WRITTEN PROBLEM 1
Recast the records, from their beginning through the line containing "from nearest to furthest?" (that line included), as a numbered list with no blank lines. Leave out the pictures and anything past that line.

DOCUMENT PASSAGE
Venera-D: http://www.lpi.usra.edu/vexag/oct2009/presentations/zasovaVeneraD.pdf

European Venus Explorer: http://www.lpi.usra.edu/vexag/oct2009/presentations/chassefiereEuropeanVenusExplorer.pdf

Venus Flagship Lite

VEXAG (Venus Exploration Analysis Group) was established by NASA "to identify scientific priorities and strategy for exploration of Venus."  Over the last two years, it has developed a robust, full fledged Venus flagship mission consisting of a highly capable orbiter, two balloon platforms, and two landers that would survive on the surface for a day and bring surface sample into the lander for analysis.

The mission also has been estimated to cost over $3B, putting it outside what NASA likely could afford in the coming decade given plans for an aggressive Mars program and the Jupiter Europa Orbiter.  A group of scientists has proposed a lite version of the mission call the Venus Climate Flagship.  Preliminary estimates put the mission at perhaps $1.7B.

To achieve those costs, the orbiter would have a less capable radar imager and the mission would fly a single balloon and lander.  The biggest change would be that the lander would no longer bring samples into the craft but would instead remotely study the surface chemistry through gamma ray spectrometry and Laser Induced Breakdown Spectroscopy (LIBS) with a Raman spectrometer.  With this technique, a laser would vaporize surface material and spectrometers would analyze the resulting gases.  (The Mars Science Laboratory will carry an LIBS instrument.  Lab experiments have shown that the technique should work on the surface of Venus.  Combining an LIBS instrument with a Raman spectrometer would enhance the analysis capabilities.) [The proposed lander sounds very much like the SAGE lander that is a candidate for the next New Frontiers mission.]

Editorial Thoughts: This proposal seems to retain the critical elements necessary to move Venus science forward.  I suspect that the $1.7B price tag would still be hard to fit in NASA's budget for the coming decade.  However, the capabilities proposed could be implemented by a consortium of space agencies.  Both ESA and Russia are pursuing joint programs, and the latter has announced plans for the Venera-D lander for mid decade.  I would like to see NASA dedicate $750M to a $1B to Venus exploration, with the specific mission chosen to maximize synergy with contributions by other agencies.

Resources:


Venus Flagship Lite Presentation

Venus Flagship Proposal

LIBS/Raman Spectroscopy for Venus

Venera-D

Proposed Discovery Venus Radar Mission

A few posts ago (http://futureplanets.blogspot.com/2009/10/venus-new-frontiers-radar-mapping.html), I wrote about proposed radar missions to remap Venus at higher resolution.  At that time, the idea of doing this within a New Frontiers budget (~$650M) was an eye opener for me.  I listened into part of the most recent VEXAG meeting, and learned of a Discovery mission (~$425M) that could remap Venus.

PROVIDED RECORDS
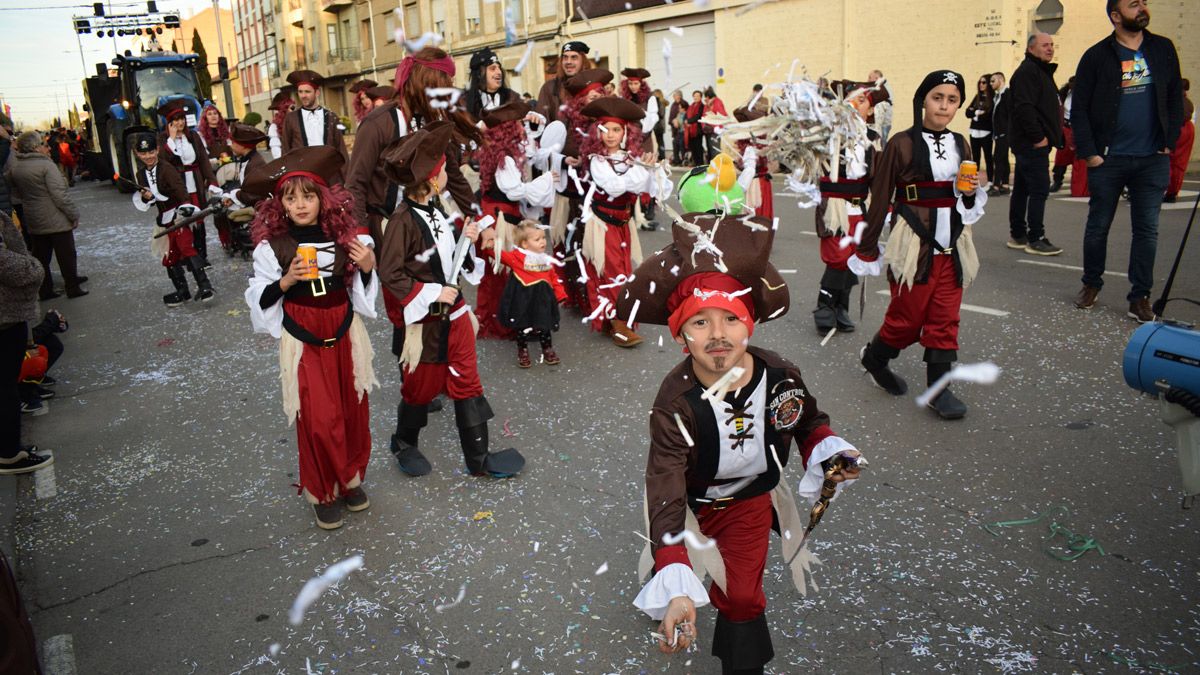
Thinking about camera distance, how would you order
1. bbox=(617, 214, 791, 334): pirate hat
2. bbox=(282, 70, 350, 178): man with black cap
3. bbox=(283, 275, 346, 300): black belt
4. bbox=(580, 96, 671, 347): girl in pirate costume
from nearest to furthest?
bbox=(617, 214, 791, 334): pirate hat → bbox=(283, 275, 346, 300): black belt → bbox=(580, 96, 671, 347): girl in pirate costume → bbox=(282, 70, 350, 178): man with black cap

WRITTEN PROBLEM 2
Continue the text on proposed Venus missions after its final sentence.

FINAL RESULT 1
1. Thinking about camera distance, how would you order
2. 1. bbox=(617, 214, 791, 334): pirate hat
3. 2. bbox=(282, 70, 350, 178): man with black cap
4. 3. bbox=(283, 275, 346, 300): black belt
5. 4. bbox=(580, 96, 671, 347): girl in pirate costume
6. from nearest to furthest?

FINAL RESULT 2
The principle investigator, Dr. Sharpton, sent me the following synopsis of the mission: "RAVEN, utilizes the latest in the RADARSAT lineage, extending back to 1996 (RADARSAT 1 launched in Nov. '95).  We can accomplish reconnaissance level mapping of Venus at 30-m/px and map about 25% of Venus each cycle (a venusian day).  Alternatively, we could map about 3% of the planet at 3-m resolution each cycle.  Obviously, we would want to have a combination of resolution modes and have overlap so that we can extract topography.  Topographic resolutions would be on the order of 20m vertical resolution and either 300-m postings (if using 30-m images) or 30-m postings (with 3-m images).  If InSAR turns out to be feasible (we believe it will), the vertical resolutions would drop to a meter or less."

Dr. Sharpton pointed me to an AGU abstract about the mission.  Since there is no easy way to link to AGU abstracts, I'm posting parts of it below.  You can search for it and other planetary abstracts athttp://agu-fm09.abstractcentral.com/planner

RAVEN – High-resolution Mapping of Venus within a Discovery Mission Budget
V. L. Sharpton1; R. R. Herrick1; F. Rogers2; S. Waterman3
1. University of Alaska Fairbanks, Fairbanks, AK, USA.
2. The Boeing Company, Huntington Beach, CA, USA.
3. Alliance Spacesystems, Boulder, CO, USA.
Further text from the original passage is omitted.